Categorising consumers into groups such as Gen Z and Millennials has been ingrained into the advertising and marketing industry for a long time. And while it may seem over-simplistic, ultimately marketers do have to find some ways to tailor their messaging for maximum impact.

Diverse consumer groups exhibit varying online habits. Younger generations tend to favour quick, consumable content and spend extensive time online, while older age groups may engage less frequently, but with a higher level of involvement. Recognising these distinctions is crucial in social commerce, as different generations may prefer certain platforms and consume media in contrasting ways. 

Are older generations overlooked in social commerce strategies?

Brands often neglect older generations in social commerce, with conversations around the likes of TikTok Shop tending to focus on Gen Z. TikTok users are multi-generational though, and brands have a big opportunity to engage with consumers from across all age demographics across multiple commerce platforms. 

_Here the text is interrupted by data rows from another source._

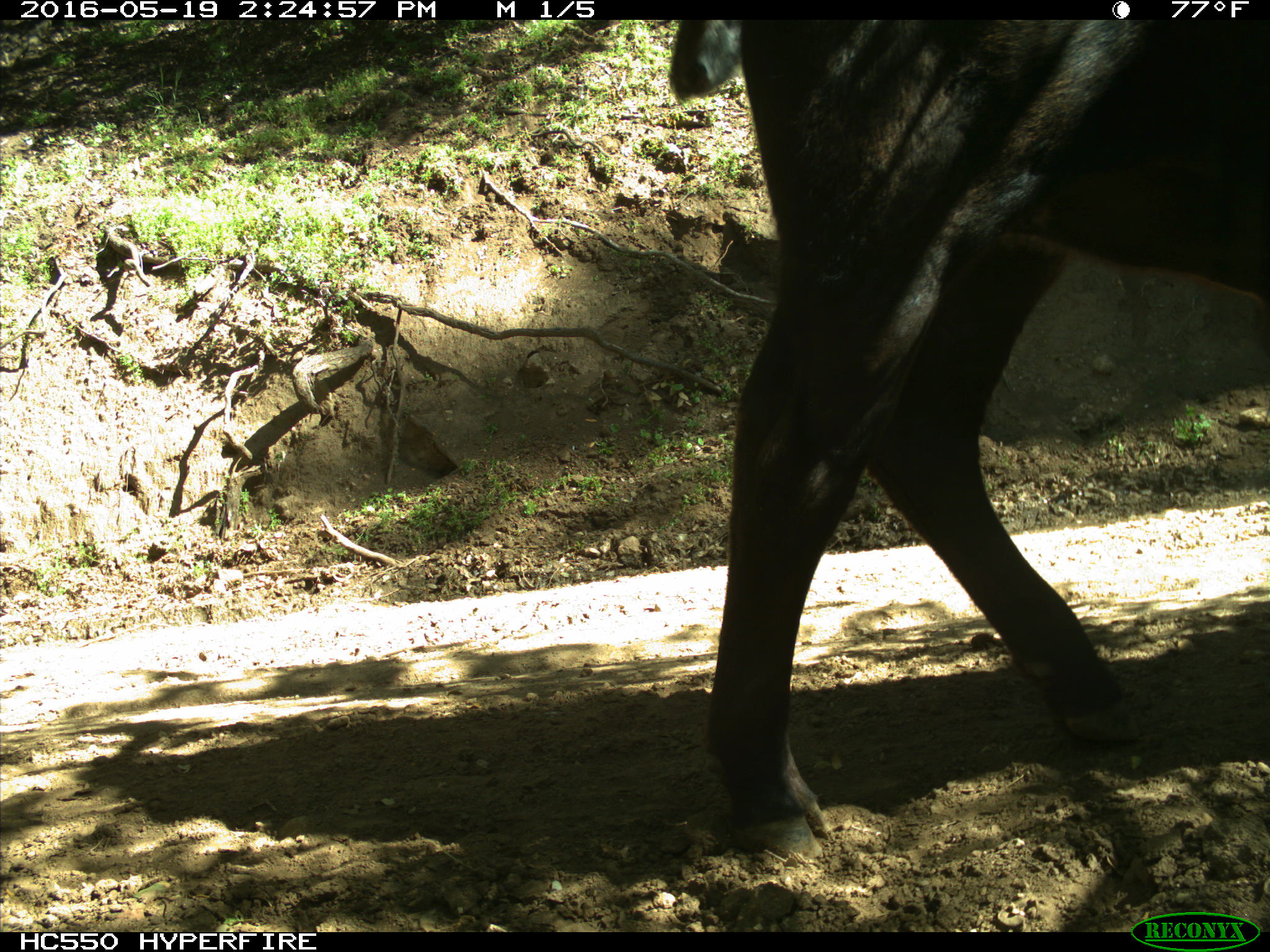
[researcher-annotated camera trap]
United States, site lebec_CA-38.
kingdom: Animalia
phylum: Chordata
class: Mammalia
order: Artiodactyla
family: Bovidae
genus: Bos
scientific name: Bos taurus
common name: domestic cow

To do this, brands need to have a well thought out content strategy broken down by generational differences, then align with content creators that connect with their target demographics. This tailored approach is crucial, but at the same time, brands mustn’t forget their overarching messaging and should stay true to their brand’s “social personality”. 

The key is to define the core messaging first. It’s then possible to tailor different forms of this message based on how various audiences interact with the content. Whether the objective is to build awareness or drive sales, clarity in messaging should align with specific advertising goals. This strategic differentiation ensures that tailored messages for distinct audiences remain coherent and aligned with the overarching brand identity.

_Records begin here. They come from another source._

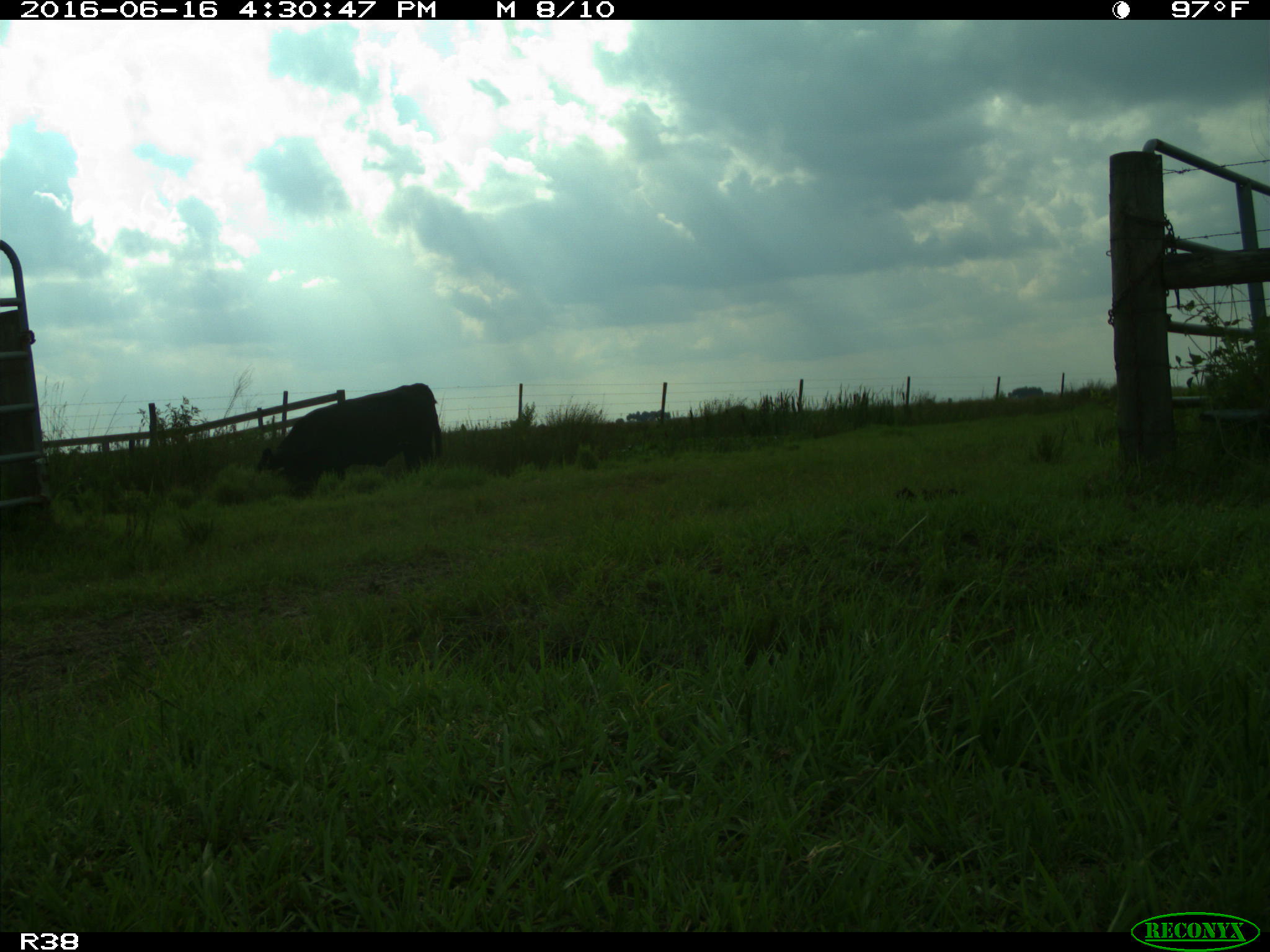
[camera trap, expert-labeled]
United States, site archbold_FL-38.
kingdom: Animalia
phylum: Chordata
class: Mammalia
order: Artiodactyla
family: Bovidae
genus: Bos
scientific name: Bos taurus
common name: domestic cow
Bos taurus (domestic cow).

Applying this to social commerce

The integration of social commerce further emphasises the need for brands to consider generational nuances, from crafting the right content, to understanding consumer behaviours on the different platforms. Consider the customer journey just as much as you would in your wider social and ecommerce strategy. 

That means tailoring content format and length to suit different audiences, considering their consumption habits, both within and outside social platforms. It also means strategic placement of that content in context that fits the habits of older generations. 

When it comes to TikTok Shop, it’s worth noting that more and more Gen X are using TikTok. However, it’s possible that they may be more hesitant to use it. Driving awareness and consideration through top and middle funnel marketing strategies is key to help change perceptions. 

Driving conversions through social commerce

An accelerated pace introduces potential disruptions, creating a need for seamless and optimised experiences within apps and during transitions to external sites. Beyond content creation and attention-grabbing strategies, brands face a challenge in integrating the final stages of the purchase journey. 

From decision-making to delivery, the user interface, payment mechanisms and operational details, including elements like Apple or Google Pay all play a crucial role. The streamlining of these aspects matters, as even minor difficulties can deter potential customers from completing their purchase.

Creators are key for bridging the generational gap

The main way that brands can bridge the generational gap in social commerce is through creators. 

Let them be the conduit for your brand’s messaging. Influencer campaigns should be thought of as the first step to a social commerce strategy, driving awareness and engagement with your brand and products. 

They are also crucial to the middle of the funnel consideration phase, and this is particularly important for social commerce as they can provide reassurance for users that are hesitant to these features. Finally, they can drive the conversions, directing customers to your social commerce features. 

Don’t keep your social, influencer and social commerce strategies in silo; join them together in a combined force that will be relevant, easy and engaging to your target audience, no matter their age.